=== Selected text ===
----------------

Ten years ago, while sitting at my computer in my sparsely furnished office, I sent my first email to a literary agent. The message included a query letter—a brief synopsis describing the personal-essay collection I’d been working on for the past six years, as well as a short bio about myself. As my third child kicked from inside my pregnant belly, I fantasized about what would come next: a request from the agent to see my book proposal, followed by a dream phone call offering me representation. If all went well, I’d be on my way to becoming a published author by the time my oldest child started first grade.

“Things didn’t go as planned,” Enjeti says drily, noting that after landing and leaving two agents, she’s been left with six unpublished manuscripts and little else to show for it. She goes on to share the stories of other writers in the same situation, including Michael Bourne of Poets & Writers, who accurately calls the submission process “a slow mauling of my psyche.” And Enjeti wonders: “So after sixteen years of writing books and ten years of failing to find a publisher, why do I keep trying? I ask myself this every day.”

It’s a good question. As it happens, I came across her article while reading the biography Updike by Adam Begley, which chronicles a literary career that amounts to the exact opposite of the ones described above. Begley’s account of John Updike’s first acceptance from The New Yorker—just months after his graduation from Harvard—is like lifestyle porn for writers:

He never forgot the moment when he retrieved the envelope from the mailbox at the end of the drive, the same mailbox that had yielded so many rejection slips, both his and his mother’s: “I felt, standing and reading the good news in the midsummer pink dusk of the stony road beside a field of waving weeds, born as a professional writer.” To extend the metaphor…the actual labor was brief and painless: he passed from unpublished college student to valued contributor in less than two months.

----------------

=== Short problem 1 ===
Please print the lines of the listing from the line with "Considering the camera" up to and including the last line of the listing.
The essay excerpt and the listing that follows are unrelated to each other.

=== Records to use ===
----------------

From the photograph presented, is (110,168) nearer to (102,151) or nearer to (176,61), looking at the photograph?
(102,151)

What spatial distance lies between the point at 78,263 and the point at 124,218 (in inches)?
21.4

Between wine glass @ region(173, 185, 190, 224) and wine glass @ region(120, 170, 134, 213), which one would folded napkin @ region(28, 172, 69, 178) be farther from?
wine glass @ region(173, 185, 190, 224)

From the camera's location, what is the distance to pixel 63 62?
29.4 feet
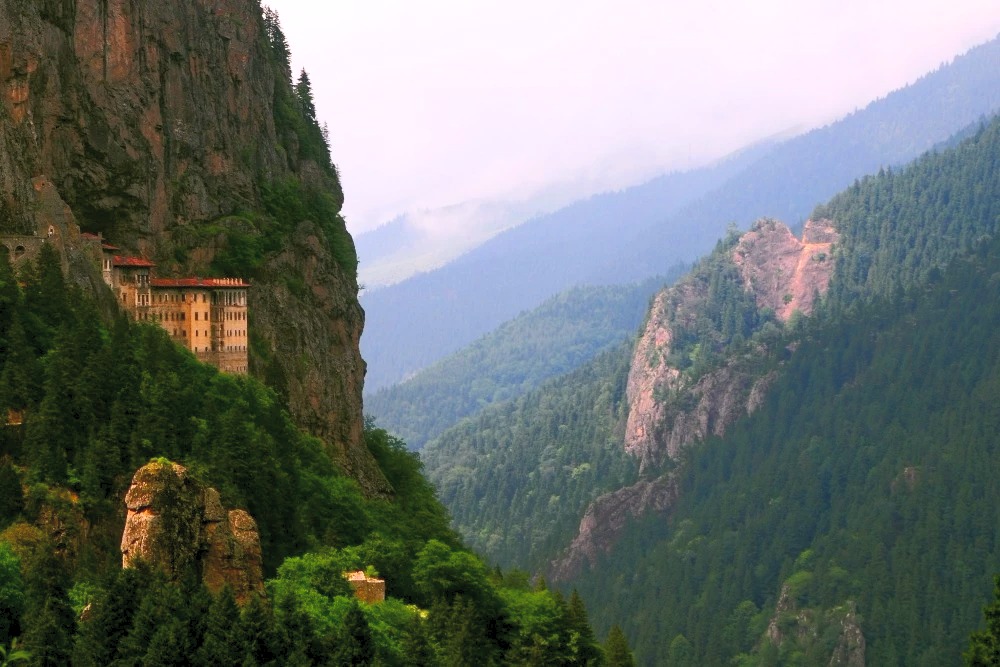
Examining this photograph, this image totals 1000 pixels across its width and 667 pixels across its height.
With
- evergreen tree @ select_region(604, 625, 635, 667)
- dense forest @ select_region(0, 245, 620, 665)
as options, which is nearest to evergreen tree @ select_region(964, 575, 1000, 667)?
evergreen tree @ select_region(604, 625, 635, 667)

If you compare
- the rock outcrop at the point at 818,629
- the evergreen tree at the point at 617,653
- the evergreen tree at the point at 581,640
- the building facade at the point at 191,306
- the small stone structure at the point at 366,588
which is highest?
the building facade at the point at 191,306

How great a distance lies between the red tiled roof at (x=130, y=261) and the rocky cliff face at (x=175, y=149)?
1610 mm

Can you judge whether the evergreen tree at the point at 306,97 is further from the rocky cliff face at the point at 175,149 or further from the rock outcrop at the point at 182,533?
the rock outcrop at the point at 182,533

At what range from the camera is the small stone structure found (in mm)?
74000

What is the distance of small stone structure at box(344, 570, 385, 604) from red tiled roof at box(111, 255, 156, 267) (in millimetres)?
21918

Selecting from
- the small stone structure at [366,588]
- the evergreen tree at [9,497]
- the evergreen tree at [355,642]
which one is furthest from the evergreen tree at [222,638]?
the small stone structure at [366,588]

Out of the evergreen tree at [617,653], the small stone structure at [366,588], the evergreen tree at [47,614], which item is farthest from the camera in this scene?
the evergreen tree at [617,653]

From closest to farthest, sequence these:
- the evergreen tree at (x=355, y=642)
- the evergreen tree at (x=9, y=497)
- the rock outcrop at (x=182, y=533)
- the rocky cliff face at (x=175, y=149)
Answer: the evergreen tree at (x=355, y=642)
the rock outcrop at (x=182, y=533)
the evergreen tree at (x=9, y=497)
the rocky cliff face at (x=175, y=149)

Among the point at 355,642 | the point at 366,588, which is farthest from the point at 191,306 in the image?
the point at 355,642

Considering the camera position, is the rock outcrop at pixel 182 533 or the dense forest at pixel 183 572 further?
the rock outcrop at pixel 182 533

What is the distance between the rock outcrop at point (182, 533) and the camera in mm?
63781

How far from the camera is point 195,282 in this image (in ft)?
301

----------------

=== Short problem 2 ===
Decide whether each statement agrees with the essay excerpt on finding a publisher. Answer yes or no for each, and quote the words from the excerpt that settle it.
(a) Enjeti has six unpublished manuscripts.
(b) Updike's first acceptance came from Poets & Writers.
(c) Updike went from unpublished college student to valued contributor in less than two months.

=== Written reply 1 ===
Considering the camera position, is the rock outcrop at pixel 182 533 or the dense forest at pixel 183 572 further?
the rock outcrop at pixel 182 533

What is the distance between the rock outcrop at point (182, 533) and the camera in mm?
63781

How far from the camera is point 195,282 in this image (in ft)?
301

=== Written reply 2 ===
(a) Yes: "she’s been left with six unpublished manuscripts"
(b) No: "John Updike’s first acceptance from The New Yorker"
(c) Yes: "he passed from unpublished college student to valued contributor in less than two months"